Строки из набора данных по пространственному мышлению:
---*---
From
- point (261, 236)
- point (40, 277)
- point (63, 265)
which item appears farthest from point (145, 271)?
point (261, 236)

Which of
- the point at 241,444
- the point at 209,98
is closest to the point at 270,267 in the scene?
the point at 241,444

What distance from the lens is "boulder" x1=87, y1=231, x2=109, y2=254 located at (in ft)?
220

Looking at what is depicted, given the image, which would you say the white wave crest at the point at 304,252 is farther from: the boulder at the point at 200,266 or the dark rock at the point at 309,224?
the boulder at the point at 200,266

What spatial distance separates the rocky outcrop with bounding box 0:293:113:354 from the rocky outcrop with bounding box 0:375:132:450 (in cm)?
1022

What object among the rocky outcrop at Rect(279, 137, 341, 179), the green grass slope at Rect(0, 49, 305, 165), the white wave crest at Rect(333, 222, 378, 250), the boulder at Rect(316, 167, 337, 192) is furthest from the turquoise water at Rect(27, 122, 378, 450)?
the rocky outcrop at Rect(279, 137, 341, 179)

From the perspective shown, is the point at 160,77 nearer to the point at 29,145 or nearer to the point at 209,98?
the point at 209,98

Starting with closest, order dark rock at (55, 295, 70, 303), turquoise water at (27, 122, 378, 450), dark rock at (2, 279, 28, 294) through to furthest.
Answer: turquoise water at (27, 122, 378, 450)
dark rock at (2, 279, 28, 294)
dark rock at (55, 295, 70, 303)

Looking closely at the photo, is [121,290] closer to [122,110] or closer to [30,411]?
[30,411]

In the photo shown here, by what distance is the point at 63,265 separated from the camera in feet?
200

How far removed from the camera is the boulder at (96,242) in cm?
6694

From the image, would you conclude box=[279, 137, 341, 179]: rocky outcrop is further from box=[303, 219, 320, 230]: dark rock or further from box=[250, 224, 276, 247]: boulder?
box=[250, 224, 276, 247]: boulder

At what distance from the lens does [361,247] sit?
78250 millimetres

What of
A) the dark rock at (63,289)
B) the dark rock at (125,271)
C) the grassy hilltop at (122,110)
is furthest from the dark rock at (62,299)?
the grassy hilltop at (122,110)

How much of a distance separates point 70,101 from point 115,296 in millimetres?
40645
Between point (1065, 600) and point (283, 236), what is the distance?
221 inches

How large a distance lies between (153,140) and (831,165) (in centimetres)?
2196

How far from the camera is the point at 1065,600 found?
---*---
*Что требуется:* Перепишите весь листинг, поменяв «camera» на «observer». Всё остальное оставьте без изменений.

*Выполненное задание:*
From
- point (261, 236)
- point (40, 277)
- point (63, 265)
which item appears farthest from point (145, 271)?
point (261, 236)

Which of
- the point at 241,444
- the point at 209,98
is closest to the point at 270,267 in the scene?
the point at 241,444

What distance from the lens is "boulder" x1=87, y1=231, x2=109, y2=254 located at (in ft)?
220

Looking at what is depicted, given the image, which would you say the white wave crest at the point at 304,252 is farther from: the boulder at the point at 200,266 or the dark rock at the point at 309,224?
the boulder at the point at 200,266

What spatial distance separates the rocky outcrop with bounding box 0:293:113:354 from the rocky outcrop with bounding box 0:375:132:450 (in cm)?
1022

What object among the rocky outcrop at Rect(279, 137, 341, 179), the green grass slope at Rect(0, 49, 305, 165), the white wave crest at Rect(333, 222, 378, 250), the boulder at Rect(316, 167, 337, 192) is furthest from the turquoise water at Rect(27, 122, 378, 450)?
the rocky outcrop at Rect(279, 137, 341, 179)

From the perspective shown, is the point at 160,77 nearer to the point at 29,145 or nearer to the point at 209,98?
the point at 209,98

Starting with closest, order dark rock at (55, 295, 70, 303), turquoise water at (27, 122, 378, 450), dark rock at (2, 279, 28, 294) through to furthest.
Answer: turquoise water at (27, 122, 378, 450)
dark rock at (2, 279, 28, 294)
dark rock at (55, 295, 70, 303)

Looking closely at the photo, is [121,290] closer to [122,110] or closer to [30,411]?
[30,411]

In the photo shown here, by what distance is the point at 63,265 separated from the observer in feet?
200

How far removed from the observer is the boulder at (96,242) in cm?
6694

From the image, would you conclude box=[279, 137, 341, 179]: rocky outcrop is further from box=[303, 219, 320, 230]: dark rock or further from box=[250, 224, 276, 247]: boulder?
box=[250, 224, 276, 247]: boulder

At what distance from the lens does [361,247] sit?
78250 millimetres

What of
A) the dark rock at (63,289)
B) the dark rock at (125,271)
C) the grassy hilltop at (122,110)
is furthest from the dark rock at (62,299)?
the grassy hilltop at (122,110)

How much of a distance separates point 70,101 from point 115,296 in millimetres?
40645
Between point (1065, 600) and point (283, 236), what is the distance?
221 inches

How large a distance lies between (153,140) and (831,165) (in centimetres)?
2196

How far from the observer is the point at 1065,600 found?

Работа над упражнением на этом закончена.